> Your instructions:
The answer should contain only the lines from the beginning of the entries through the line that holds "how it works", given again exactly, with no pictures.

> Information given:
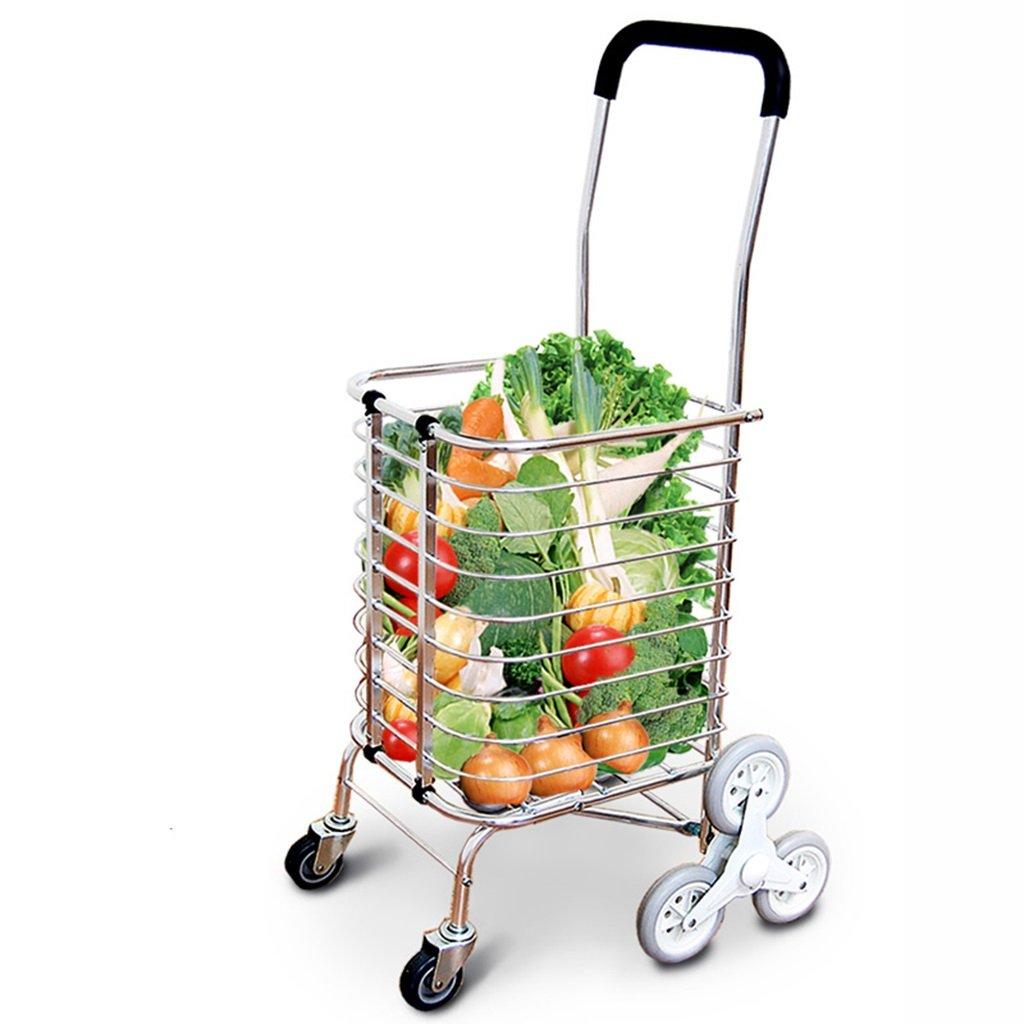 階段を登ることができますショッピングカート高品質のスチールパイプポータブル簡単にスーパーマーケットのトレーラーを大容量のストレージ食料品トロリードリー   B07F1SQQF1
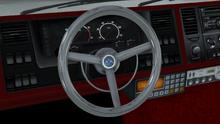 YougaClassic4x4-GTAO-SteeringWheels-VintageRacer.png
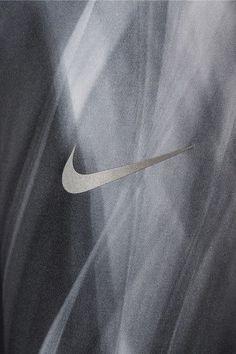 Nike - Power Epic Run Mesh-trimmed Printed Stretch Leggings - Charcoal - x large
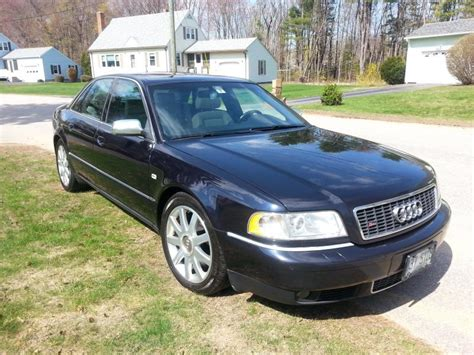 how it works cars 2003 audi s8 lane departure warning audi other 2003 audi s8 for sale lots of new parts mint condition 8000 runs amazing nh 03820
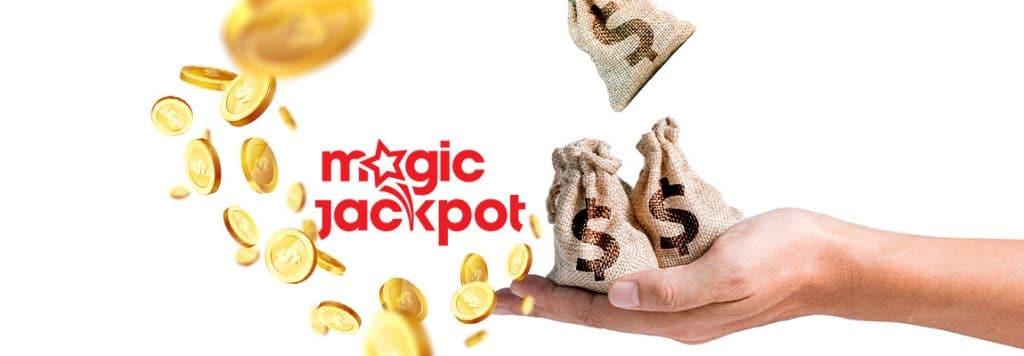 retragere magic jackpot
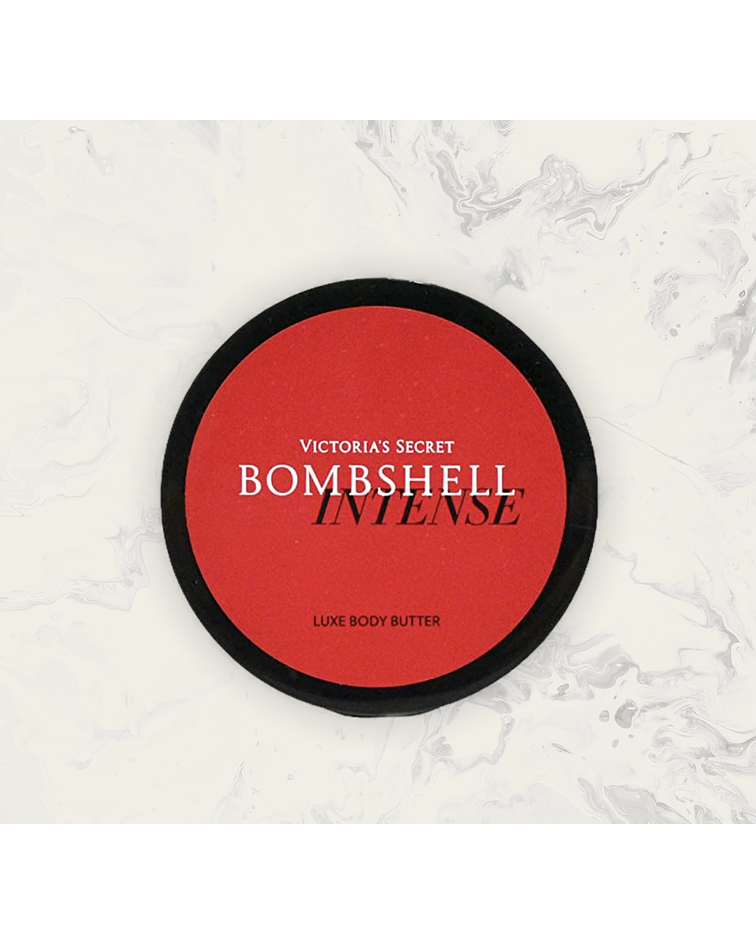 Bombshell Intense Luxe Body Butter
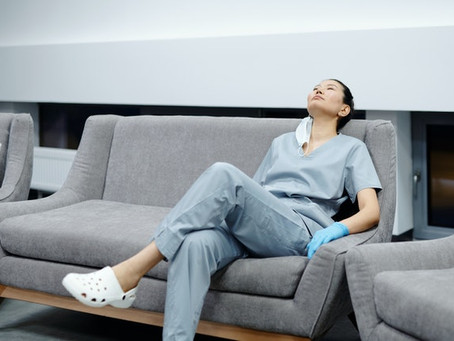 The Impact of Stress At Work - By Dr. Maxwell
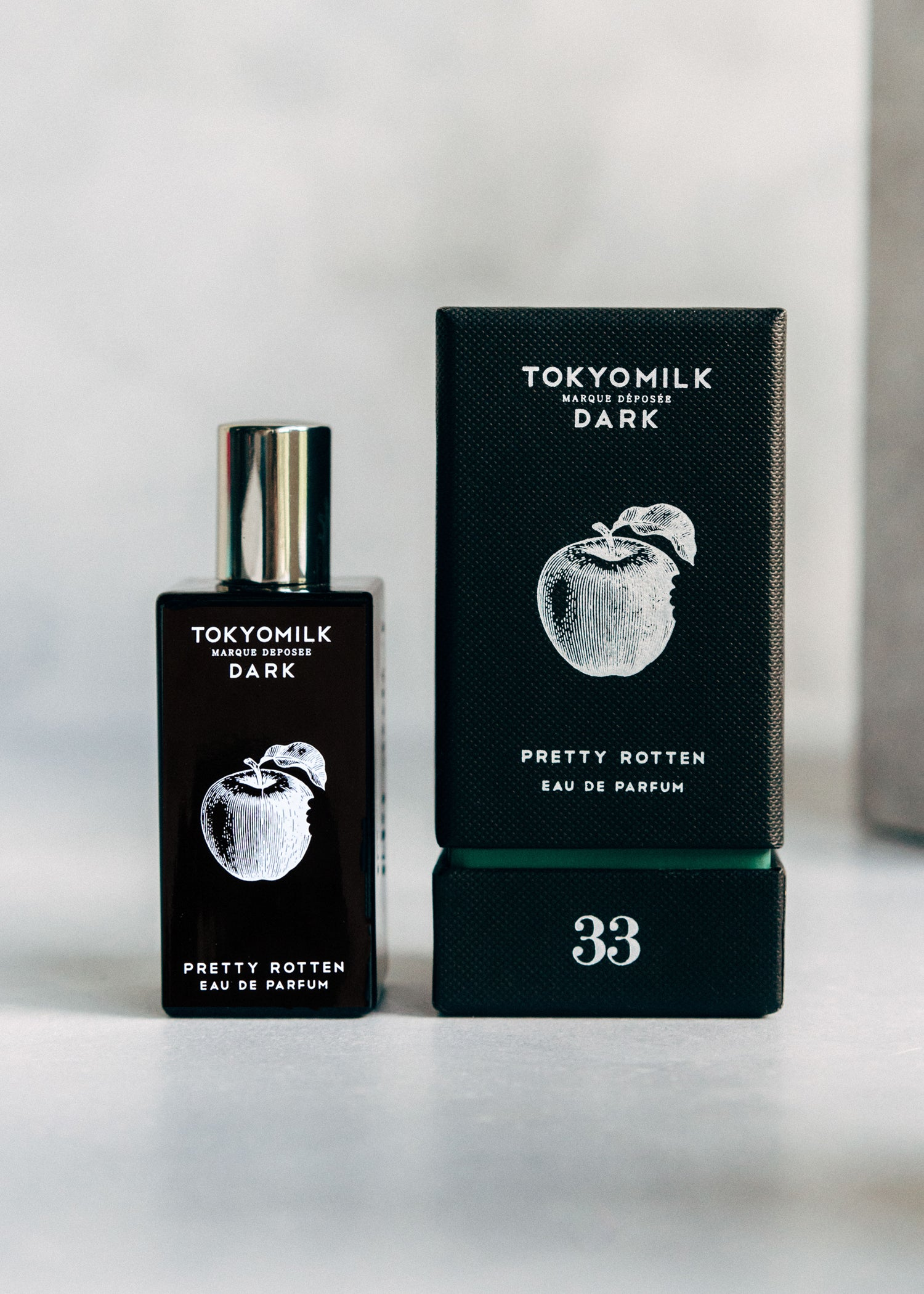 This Is the 1 Perfume Brand at Harvey Nichols (and Youve Never Heard of It)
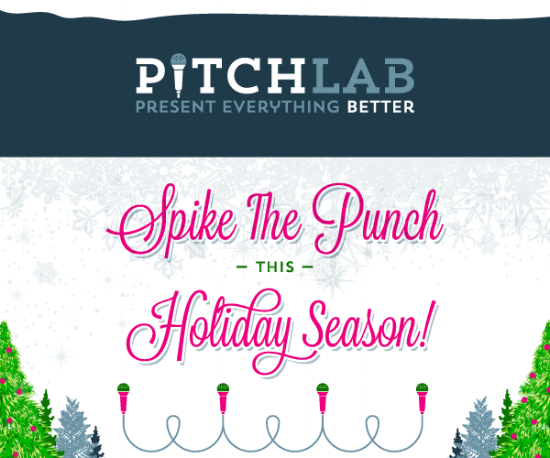 spike the punch Pitch Lab Corporate Event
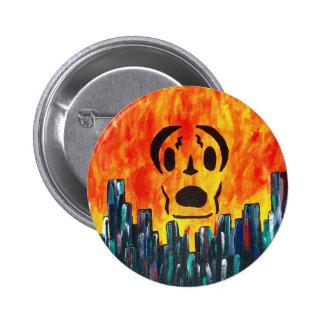 Localmusicplay.com Fire City 2 Inch Round Button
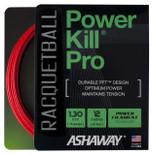 Ashaway PowerKill Pro 16 1.30mm Racquetball Set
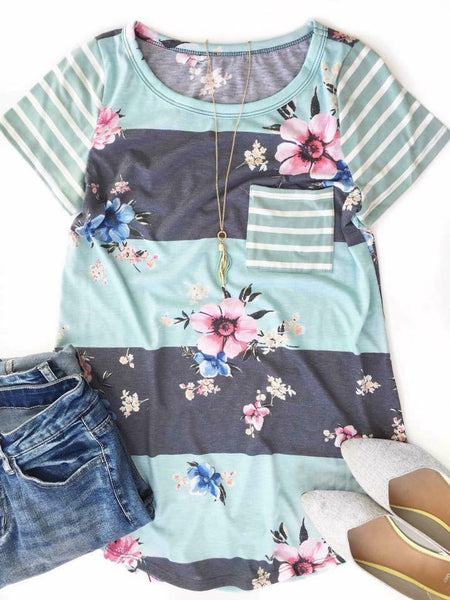 Mix It Up Floral Top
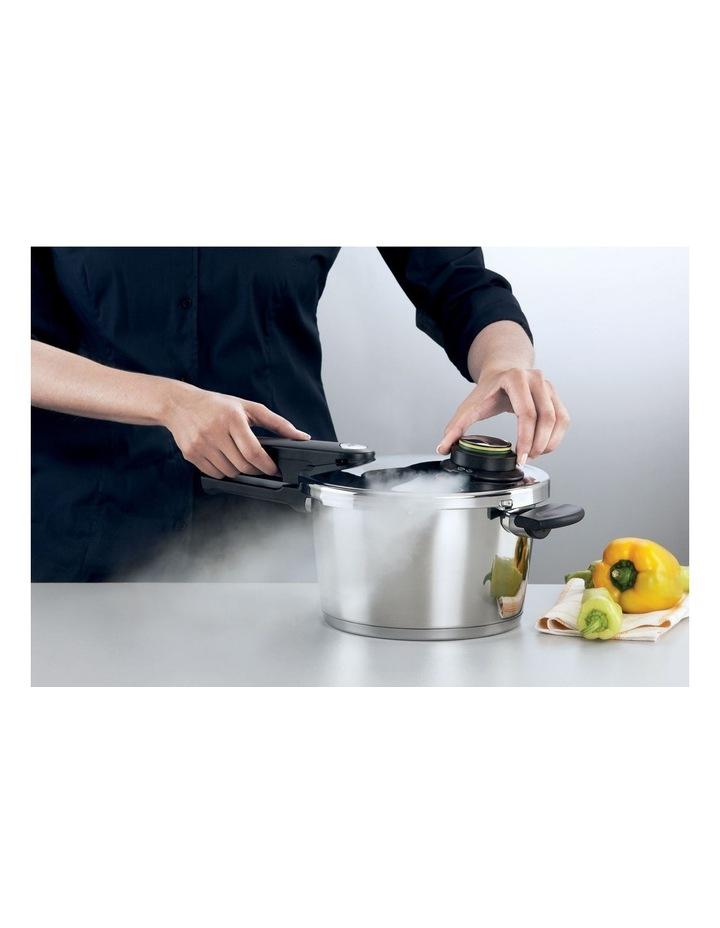 Vitavit Comfort Pressure Cooker 10Ltr/26cm with Perforated Insert image 2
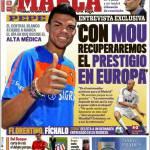 """Marca: Zidane """"Con Mourinho recupereremo il prestigio in Europa"""""""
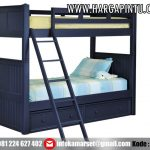Tempat Tidur Murah Model Tingkat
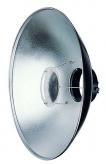 Falcon Eyes SR-41T Beauty-Dish 41 cm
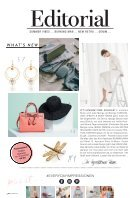Impressionen Summer of Style (05.18) - Page 6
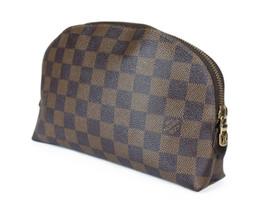 Louis Vuitton Damier Canvas Cosmetic Pouch Bag LP2571 - $269.00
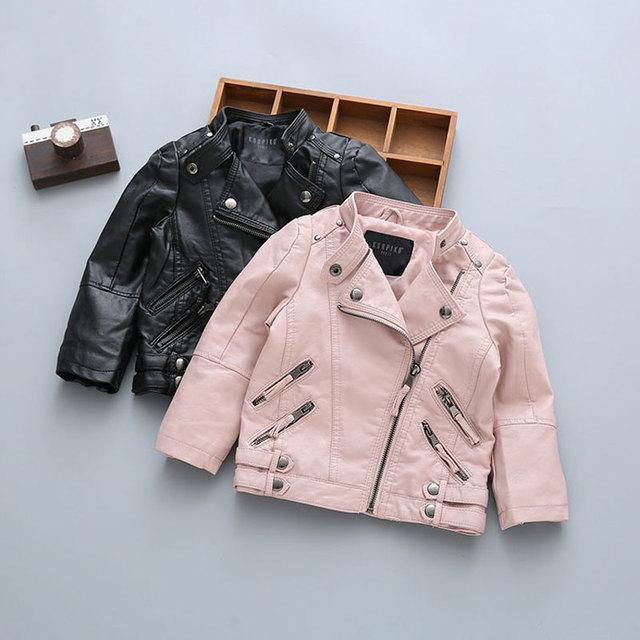 b329c4625 2017 bebé niño recién nacido Ropa motocicleta cuero abrigos moda prendas de  abrigo primavera otoño Niños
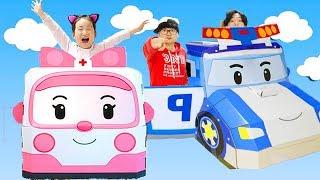 폴리 엠버 종이하우스 타면 어디든지 갈수 있어요!! 전주에 가서 예쁜 한복도 입고 플레이하우스도 만들고 놀이동산도 가요! Robocar POLI Paper Toy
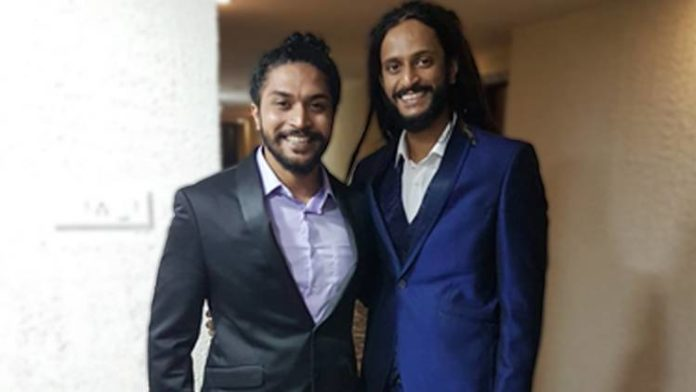Composer Duo Ashwin Shriyan & Nishith Hegde Releases Their Debut Song Yeh Pal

> Result:
 階段を登ることができますショッピングカート高品質のスチールパイプポータブル簡単にスーパーマーケットのトレーラーを大容量のストレージ食料品トロリードリー   B07F1SQQF1
 YougaClassic4x4-GTAO-SteeringWheels-VintageRacer.png
 Nike - Power Epic Run Mesh-trimmed Printed Stretch Leggings - Charcoal - x large
 how it works cars 2003 audi s8 lane departure warning audi other 2003 audi s8 for sale lots of new parts mint condition 8000 runs amazing nh 03820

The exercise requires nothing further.